Exercise A: In Anna Jordan's goodbye, what two lessons does the writer name as the most important from four years at Rosary?
Exercise B: Retype Anna Jordan's goodbye from "Photo by Emma" up to and including "Seek the unexpected.".

Anna Jordan’s Goodbye


Photo by Emma Silva

You’re still young, that’s your fault, there’s so much you have to learn.” Cat Stevens

Anna Jordan, Assistant Editor-In-Chief

This fateful day has come with a slurry of bittersweet feelings, and yet it refuses to pause for my skipping heart: my last Royal Reporter article. For this special edition, I will be sharing the single most important lessons I have learned in my four years at Rosary:

1. Accept the unexpected.
2. Seek the unexpected.

These may seem so simple, and yet it took four years of academic labor, social growth, and personal experience to figure it out. During my freshman year, I truly and whole-heartedly believed that I would major in neuroscience and swim competitively in college. If you’ve ever even heard my name one time, you know this is ridiculous. I didn’t truly accept that I was destined to write for the rest of my life until my first semester of senior year, seeking other, more practical majors to supplement the disbelief I harbored that I could pursue something in which I truly found endless joy.

Provided information:
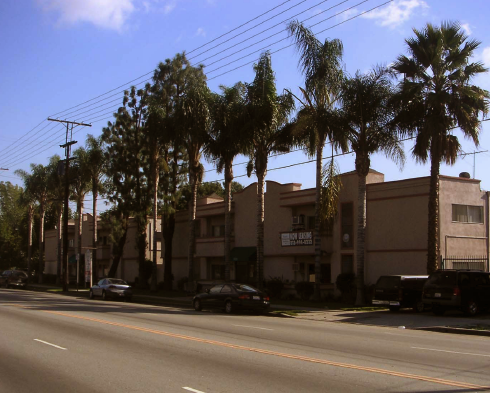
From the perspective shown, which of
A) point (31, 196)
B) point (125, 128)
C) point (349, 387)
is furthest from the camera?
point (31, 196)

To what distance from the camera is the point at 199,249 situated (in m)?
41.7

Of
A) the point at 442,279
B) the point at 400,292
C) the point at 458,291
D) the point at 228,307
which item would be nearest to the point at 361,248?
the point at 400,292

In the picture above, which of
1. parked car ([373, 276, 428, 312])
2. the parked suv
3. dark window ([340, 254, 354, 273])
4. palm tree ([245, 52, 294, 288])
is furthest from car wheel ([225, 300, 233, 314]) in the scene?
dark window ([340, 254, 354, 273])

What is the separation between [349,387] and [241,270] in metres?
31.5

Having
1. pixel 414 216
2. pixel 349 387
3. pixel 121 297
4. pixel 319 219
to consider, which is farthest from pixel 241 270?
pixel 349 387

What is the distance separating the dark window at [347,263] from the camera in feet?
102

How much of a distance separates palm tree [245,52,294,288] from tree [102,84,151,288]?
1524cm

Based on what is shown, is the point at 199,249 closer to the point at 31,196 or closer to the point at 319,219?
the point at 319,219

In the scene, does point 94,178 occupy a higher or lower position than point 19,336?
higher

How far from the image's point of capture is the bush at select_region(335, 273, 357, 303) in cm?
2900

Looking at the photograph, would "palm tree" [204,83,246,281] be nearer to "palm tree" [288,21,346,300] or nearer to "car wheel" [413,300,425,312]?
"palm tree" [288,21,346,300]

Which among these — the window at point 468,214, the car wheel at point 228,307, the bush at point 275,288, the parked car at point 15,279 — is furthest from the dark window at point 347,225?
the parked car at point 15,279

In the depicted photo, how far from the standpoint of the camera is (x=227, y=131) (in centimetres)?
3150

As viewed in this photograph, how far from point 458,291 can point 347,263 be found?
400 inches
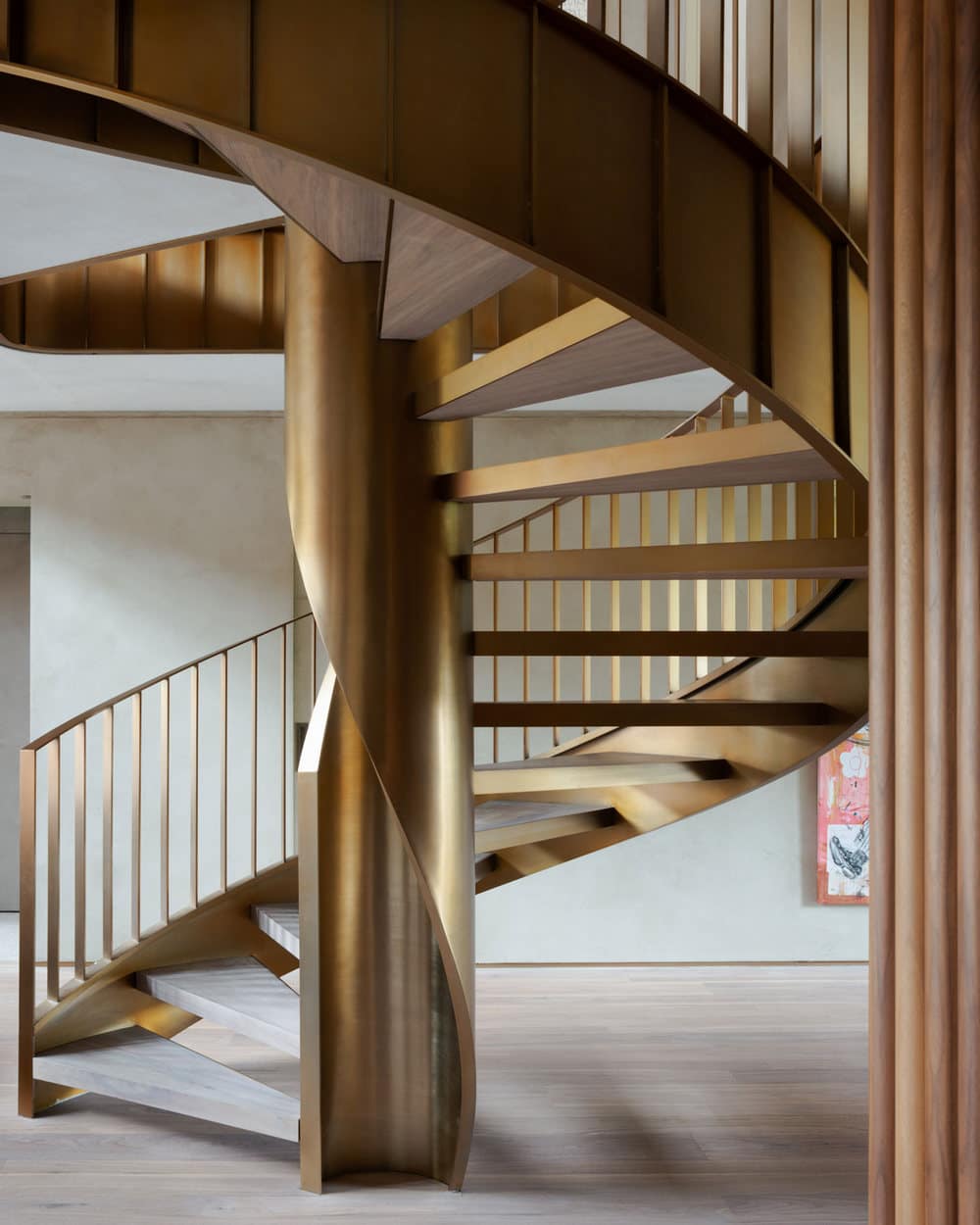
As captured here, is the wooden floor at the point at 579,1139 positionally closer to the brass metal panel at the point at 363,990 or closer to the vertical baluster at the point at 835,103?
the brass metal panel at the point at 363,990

Task result A: Accept the unexpected, and seek the unexpected.

Task result B:
Photo by Emma Silva

You’re still young, that’s your fault, there’s so much you have to learn.” Cat Stevens

Anna Jordan, Assistant Editor-In-Chief

This fateful day has come with a slurry of bittersweet feelings, and yet it refuses to pause for my skipping heart: my last Royal Reporter article. For this special edition, I will be sharing the single most important lessons I have learned in my four years at Rosary:

1. Accept the unexpected.
2. Seek the unexpected.